On Monday, my wife and I had our appointment with the reproductive endocrinologist. If we purchase our sperm and conduct our inseminations “under the direction of” a doctor, it’s mostly covered by our health insurance. However, in order to inseminate “under the direction of” a doctor, we first have to have a doctor. I received the referral from my regular gynecologist, whom I love, so I had high hopes for Dr. P. I made the appointment with Dr. P about 3 or 4 weeks ago. Because we don’t know what sperm banks Dr. P’s office works with, we have been waiting until this initial consultation appointment to begin really reviewing any donor profiles or whatnot. So the appointment was important to us, because it signalled the beginning of our search for our donor — which we now have just three months to complete.
It took us about a half an hour on Sunday night to fill out all the paperwork Dr. P’s office had sent to us. We showed up at 10:30, right on time, at Dr. P’s office, which was about 25 minutes away from our house. I handed in the paperwork, and we sat down to wait. My wife and I each pulled out a book and started reading.

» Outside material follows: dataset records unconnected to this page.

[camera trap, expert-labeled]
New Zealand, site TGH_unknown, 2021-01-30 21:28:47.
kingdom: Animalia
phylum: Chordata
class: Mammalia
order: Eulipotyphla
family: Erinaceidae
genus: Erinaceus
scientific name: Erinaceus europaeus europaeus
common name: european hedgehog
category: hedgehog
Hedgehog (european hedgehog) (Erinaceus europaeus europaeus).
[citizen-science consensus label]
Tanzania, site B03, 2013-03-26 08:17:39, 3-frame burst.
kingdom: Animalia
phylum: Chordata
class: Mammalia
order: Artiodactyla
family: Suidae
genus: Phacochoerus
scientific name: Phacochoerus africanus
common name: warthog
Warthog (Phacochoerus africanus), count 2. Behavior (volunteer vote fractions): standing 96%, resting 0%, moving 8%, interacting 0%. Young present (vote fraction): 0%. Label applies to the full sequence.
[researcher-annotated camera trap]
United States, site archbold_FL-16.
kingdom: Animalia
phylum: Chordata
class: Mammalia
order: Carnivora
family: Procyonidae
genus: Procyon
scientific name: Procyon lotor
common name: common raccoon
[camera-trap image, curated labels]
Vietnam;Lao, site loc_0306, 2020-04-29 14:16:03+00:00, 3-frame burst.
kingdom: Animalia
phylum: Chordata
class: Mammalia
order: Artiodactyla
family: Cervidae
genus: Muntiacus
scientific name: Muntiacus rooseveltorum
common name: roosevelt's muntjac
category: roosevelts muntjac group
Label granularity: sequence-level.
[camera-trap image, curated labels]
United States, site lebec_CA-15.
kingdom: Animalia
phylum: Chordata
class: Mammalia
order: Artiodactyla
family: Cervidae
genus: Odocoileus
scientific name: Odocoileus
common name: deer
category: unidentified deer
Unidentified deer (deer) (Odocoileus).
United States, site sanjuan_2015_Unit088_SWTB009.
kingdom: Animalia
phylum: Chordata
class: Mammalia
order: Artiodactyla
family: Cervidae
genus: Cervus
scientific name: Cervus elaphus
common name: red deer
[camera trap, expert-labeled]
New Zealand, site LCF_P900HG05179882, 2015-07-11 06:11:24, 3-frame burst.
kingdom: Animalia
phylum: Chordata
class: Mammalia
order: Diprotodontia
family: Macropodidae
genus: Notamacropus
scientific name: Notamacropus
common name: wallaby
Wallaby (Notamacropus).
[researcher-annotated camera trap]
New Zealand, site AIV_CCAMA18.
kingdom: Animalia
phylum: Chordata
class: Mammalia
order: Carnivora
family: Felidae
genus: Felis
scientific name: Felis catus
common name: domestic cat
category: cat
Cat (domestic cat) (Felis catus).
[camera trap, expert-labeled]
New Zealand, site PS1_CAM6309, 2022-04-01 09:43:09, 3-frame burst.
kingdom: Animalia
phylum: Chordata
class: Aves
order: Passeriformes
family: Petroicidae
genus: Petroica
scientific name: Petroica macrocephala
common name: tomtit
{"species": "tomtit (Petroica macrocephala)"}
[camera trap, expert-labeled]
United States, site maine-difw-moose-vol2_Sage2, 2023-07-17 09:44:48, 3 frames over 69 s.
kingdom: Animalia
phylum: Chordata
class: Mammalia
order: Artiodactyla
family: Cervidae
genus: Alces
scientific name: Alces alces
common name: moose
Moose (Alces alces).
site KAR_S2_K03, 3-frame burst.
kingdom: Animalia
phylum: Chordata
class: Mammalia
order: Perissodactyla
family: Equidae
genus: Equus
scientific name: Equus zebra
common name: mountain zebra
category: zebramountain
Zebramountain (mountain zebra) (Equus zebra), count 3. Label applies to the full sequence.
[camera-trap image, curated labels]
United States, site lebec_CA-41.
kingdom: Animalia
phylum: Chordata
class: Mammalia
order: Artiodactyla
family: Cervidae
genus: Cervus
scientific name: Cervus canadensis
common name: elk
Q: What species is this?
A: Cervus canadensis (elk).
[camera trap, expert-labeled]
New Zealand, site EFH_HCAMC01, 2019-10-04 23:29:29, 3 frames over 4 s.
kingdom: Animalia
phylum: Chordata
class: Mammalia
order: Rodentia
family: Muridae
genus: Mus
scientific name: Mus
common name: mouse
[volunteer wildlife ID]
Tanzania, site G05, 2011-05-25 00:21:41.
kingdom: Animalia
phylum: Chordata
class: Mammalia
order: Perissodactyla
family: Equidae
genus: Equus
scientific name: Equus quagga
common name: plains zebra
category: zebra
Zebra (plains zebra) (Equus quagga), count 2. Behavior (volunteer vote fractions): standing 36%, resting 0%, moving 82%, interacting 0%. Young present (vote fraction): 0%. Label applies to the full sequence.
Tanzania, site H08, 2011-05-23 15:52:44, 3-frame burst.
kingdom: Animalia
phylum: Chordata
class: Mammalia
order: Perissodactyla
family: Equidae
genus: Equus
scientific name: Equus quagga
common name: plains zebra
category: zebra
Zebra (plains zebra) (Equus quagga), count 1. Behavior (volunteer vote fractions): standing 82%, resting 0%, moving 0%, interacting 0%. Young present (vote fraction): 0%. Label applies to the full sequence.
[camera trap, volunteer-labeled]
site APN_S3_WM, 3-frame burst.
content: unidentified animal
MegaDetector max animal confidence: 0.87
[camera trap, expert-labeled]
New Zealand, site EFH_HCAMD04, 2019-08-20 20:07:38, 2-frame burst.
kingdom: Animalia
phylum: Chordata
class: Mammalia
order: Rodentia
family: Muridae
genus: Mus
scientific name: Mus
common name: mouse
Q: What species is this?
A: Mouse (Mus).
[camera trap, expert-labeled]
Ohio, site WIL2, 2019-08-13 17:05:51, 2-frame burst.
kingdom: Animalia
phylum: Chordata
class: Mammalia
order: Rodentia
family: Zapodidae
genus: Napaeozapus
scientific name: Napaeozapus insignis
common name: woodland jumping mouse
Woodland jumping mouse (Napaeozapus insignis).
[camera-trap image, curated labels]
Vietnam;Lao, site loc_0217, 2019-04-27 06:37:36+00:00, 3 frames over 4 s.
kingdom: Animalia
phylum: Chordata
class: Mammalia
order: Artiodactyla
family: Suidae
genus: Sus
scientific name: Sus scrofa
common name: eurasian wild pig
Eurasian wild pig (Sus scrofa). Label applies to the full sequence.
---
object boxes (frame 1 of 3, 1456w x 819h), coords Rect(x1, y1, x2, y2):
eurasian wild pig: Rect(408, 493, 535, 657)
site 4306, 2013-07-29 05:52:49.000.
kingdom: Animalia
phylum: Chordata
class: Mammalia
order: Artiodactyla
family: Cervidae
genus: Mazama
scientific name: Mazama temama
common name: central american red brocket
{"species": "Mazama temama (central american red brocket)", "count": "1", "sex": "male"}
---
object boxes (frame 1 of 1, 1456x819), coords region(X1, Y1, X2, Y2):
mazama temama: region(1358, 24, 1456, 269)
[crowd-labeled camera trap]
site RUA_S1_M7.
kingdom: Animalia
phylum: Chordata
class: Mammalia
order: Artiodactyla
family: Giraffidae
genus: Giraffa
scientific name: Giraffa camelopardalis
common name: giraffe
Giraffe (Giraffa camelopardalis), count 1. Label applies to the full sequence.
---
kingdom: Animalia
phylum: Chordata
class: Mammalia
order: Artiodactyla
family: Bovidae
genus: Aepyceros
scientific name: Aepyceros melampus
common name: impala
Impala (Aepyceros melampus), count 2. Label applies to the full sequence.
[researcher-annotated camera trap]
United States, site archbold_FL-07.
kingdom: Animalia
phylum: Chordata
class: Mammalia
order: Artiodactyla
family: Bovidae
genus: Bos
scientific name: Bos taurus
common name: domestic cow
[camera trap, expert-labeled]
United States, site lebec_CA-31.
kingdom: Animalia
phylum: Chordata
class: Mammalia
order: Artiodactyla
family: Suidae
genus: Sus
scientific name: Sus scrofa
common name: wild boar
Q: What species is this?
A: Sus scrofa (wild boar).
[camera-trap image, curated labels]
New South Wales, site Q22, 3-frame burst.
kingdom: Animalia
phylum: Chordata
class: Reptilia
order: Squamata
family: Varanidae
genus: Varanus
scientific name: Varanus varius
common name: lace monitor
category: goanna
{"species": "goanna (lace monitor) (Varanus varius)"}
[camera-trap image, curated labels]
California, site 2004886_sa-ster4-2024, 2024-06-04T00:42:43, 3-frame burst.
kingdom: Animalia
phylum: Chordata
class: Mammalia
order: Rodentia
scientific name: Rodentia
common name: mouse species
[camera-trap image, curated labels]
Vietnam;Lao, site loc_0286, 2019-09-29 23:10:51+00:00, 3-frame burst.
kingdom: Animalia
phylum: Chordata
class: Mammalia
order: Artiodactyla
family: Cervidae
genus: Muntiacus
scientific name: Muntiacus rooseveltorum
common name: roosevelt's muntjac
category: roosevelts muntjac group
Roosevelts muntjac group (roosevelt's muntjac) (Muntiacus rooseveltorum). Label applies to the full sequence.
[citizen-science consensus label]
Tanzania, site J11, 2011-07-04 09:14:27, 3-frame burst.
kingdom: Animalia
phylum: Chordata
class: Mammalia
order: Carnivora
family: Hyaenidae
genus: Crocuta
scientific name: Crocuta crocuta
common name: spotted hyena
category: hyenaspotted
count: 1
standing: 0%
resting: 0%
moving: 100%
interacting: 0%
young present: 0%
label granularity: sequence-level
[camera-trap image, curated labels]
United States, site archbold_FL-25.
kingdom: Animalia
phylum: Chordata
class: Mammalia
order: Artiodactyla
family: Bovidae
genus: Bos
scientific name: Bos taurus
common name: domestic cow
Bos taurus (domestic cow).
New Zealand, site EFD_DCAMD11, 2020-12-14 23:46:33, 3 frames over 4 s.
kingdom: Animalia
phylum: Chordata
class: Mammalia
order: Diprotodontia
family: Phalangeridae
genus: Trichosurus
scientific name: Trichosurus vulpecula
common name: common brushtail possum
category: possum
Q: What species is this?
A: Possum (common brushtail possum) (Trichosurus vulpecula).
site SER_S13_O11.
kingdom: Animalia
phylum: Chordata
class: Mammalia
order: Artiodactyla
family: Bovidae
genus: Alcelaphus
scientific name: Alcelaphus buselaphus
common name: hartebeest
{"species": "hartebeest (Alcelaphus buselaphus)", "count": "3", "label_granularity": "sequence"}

Right around the time I noticed I was hungry, my wife looked up from her book. “It’s been 50 minutes. Maybe you should just go see what’s what.” No wonder I was hungry. It was approaching lunchtime. I walked up to the counter and asked if they had any sense how much longer we would have to wait.
“Well, have they taken your vitals yet?”
“No, we really haven’t done anything. Just waited. It’s been almost an hour.”
A few minutes later, my name was called. They took my blood pressure, temperature, and weighed me. Then they sent me back out into the waiting room. At 11:35, I looked at my wife and said, “If we aren’t called by 11:45, I think we should leave. An hour and 15 minutes is too long to wait. We can’t be doing this every time we come for an appointment.” We weren’t called.
At 11:45, I walked up to the receptionist. “Could you please refund my copay? We are going to go, we don’t want to wait anymore.”
The first receptionist looked at the second receptionist. “Do you know where Dr. P is? Is she with a patient?”
“No,” said the second receptionist. “She’s in her office with the door shut.”
“Wait just one minute,” said the first receptionist. “I’ll go get her.”
“That’s fine,” I said, “but we’re going to leave anyway. We don’t want to wait anymore.”
After the first receptionist went to the back, the second receptionist said, “She does this all the time.” I looked at my wife. My wife looked at me.
“This is our first appiontment,” I said finally.
“Really? Your consult? I can’t believe she’s made you wait this long for your consult.” Hm. Me either.
At 5 minutes to 12, Dr. P emerged from the back. We shook hands, and she said she could see us now. “Thank you,” I said, “but we’re not staying. We don’t think this is going to work for us. We want to see a doctor who has time for us.”
“I have time for you now,” Dr. P protested.
“Thank you, but I meant more generally. We want someone who has room to take us on. We’re really just waiting for our copay to be refunded.”
“I’m sorry, but other patients were late this morning, and it’s made me a little backed up.” Now, if Dr. P had said that she had a family emergency and had been on the phone for an hour, or that she had a patient emergency, or some other type of extenuating circumstances, I might have decided to go ahead and have the meeting. But I just do not believe that her patients between 9 am and 10:30 we so late that she was running 90 minutes behind schedule. And frankly, I have a problem with people who choose not to take responsibility for their own actions. I thought blaming it on other patients was a little bit underhanded. So I politely thanked her again, and signed the refund slip for my copay.
As we were getting our coats together, at noon, Dr. P called the patient who had been waiting after me — the 11 am appointment. But that person never responded, because it turns out they had walked out too.
I’m extremely disappointed that we have to now find another doctor, and get a new appointment, and sort out all the paperwork, and wait all over again, before we can get started. But I am extremely happy that we will not spend 90 minutes a month waiting for Dr. P to emerge from her office to see us. This is supposed to be a positive experience, and waiting for Dr. P was anything but.
And I really proud of myself that I held my head high when we walked out of Dr. P’s office, and, in fact, made it all the way into the parking lot before the tears of disappointment came.